El silencio del santuario fue quebrado por un estruendo de pasos metálicos. Antorchas iluminaron la entrada, y pronto las figuras comenzaron a descender por el corredor: soldados con armaduras oscuras, portando las insignias del Reino del Acero. Tras ellos, encapuchados con símbolos grabados en sus túnicas: los inquisidores.
Kael se irguió con dificultad, interponiéndose frente a Eira.
—No es buen momento para visitas… —murmuró, apretando los dientes.
Uno de los soldados avanzó, señalándolos con la punta de su lanza.
—¡Por orden del alto consejo, quedan bajo arresto! La portadora ha despertado la llama prohibida. El equilibrio está en riesgo.
Eira apretó los puños, el calor latiendo bajo su piel.
—¿Equilibrio? El guardián intentó matarnos, ¡y lo derrotamos!
Un inquisidor dio un paso al frente, su voz resonando con frialdad.
—Y al hacerlo, has liberado un poder que no debía volver a este mundo. La llama eterna corrompe, siempre lo hace. No permitiremos que su destino se repita.
Kael lanzó una carcajada amarga.
—¿Repetirse? ¿De qué demonios hablan?
El inquisidor se detuvo, observando fijamente a Eira.
—El hombre que viste en las brasas… no fue el primero. Hubo otros antes que él. Todos terminaron consumidos. Todos destruyeron lo que amaban.
Eira sintió un escalofrío recorrerle la espalda.
—Yo no seré como ellos.
El soldado levantó su arma.
—No tendrás oportunidad de probarlo.
De pronto, entre el grupo, una joven soldado titubeó. Tenía el rostro parcialmente oculto por el casco, pero sus ojos brillaban con duda.
—Espera —intervino—. Si realmente hubiera perdido el control, este santuario ya estaría reducido a cenizas.

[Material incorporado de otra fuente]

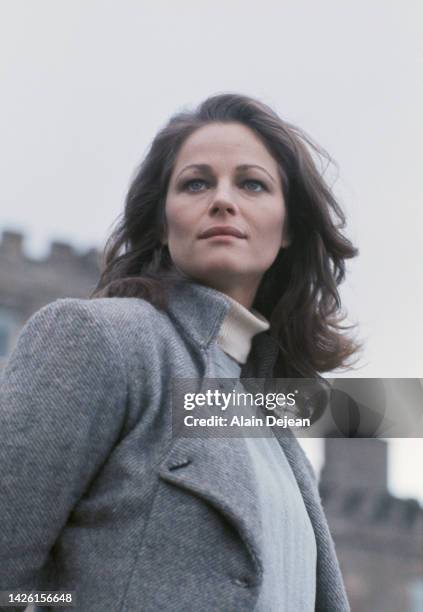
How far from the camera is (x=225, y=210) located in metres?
2.44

El inquisidor la fulminó con la mirada.
—¿Dudas del juicio del consejo, soldado?
Ella bajó la mirada, tensando la mandíbula, pero no respondió.
Eira lo notó. Alguien allí no estaba convencido. Alguien que, tal vez, podría escuchar.
Kael alzó la espada, tambaleándose pero con determinación.
—Si quieren llevarla, tendrán que pasar sobre mí.
El aire se llenó de tensión. Eira dio un paso al frente, fuego dorado rodeando sus manos como brasas vivientes.
—No más cadenas. No más juicios. Si insisten en tratarme como un monstruo… tendrán su monstruo.
Las antorchas temblaron, como si temieran al fuego que ella convocaba.
Y así, el santuario, que había sido un lugar de prueba, se convertía ahora en el campo de una nueva batalla.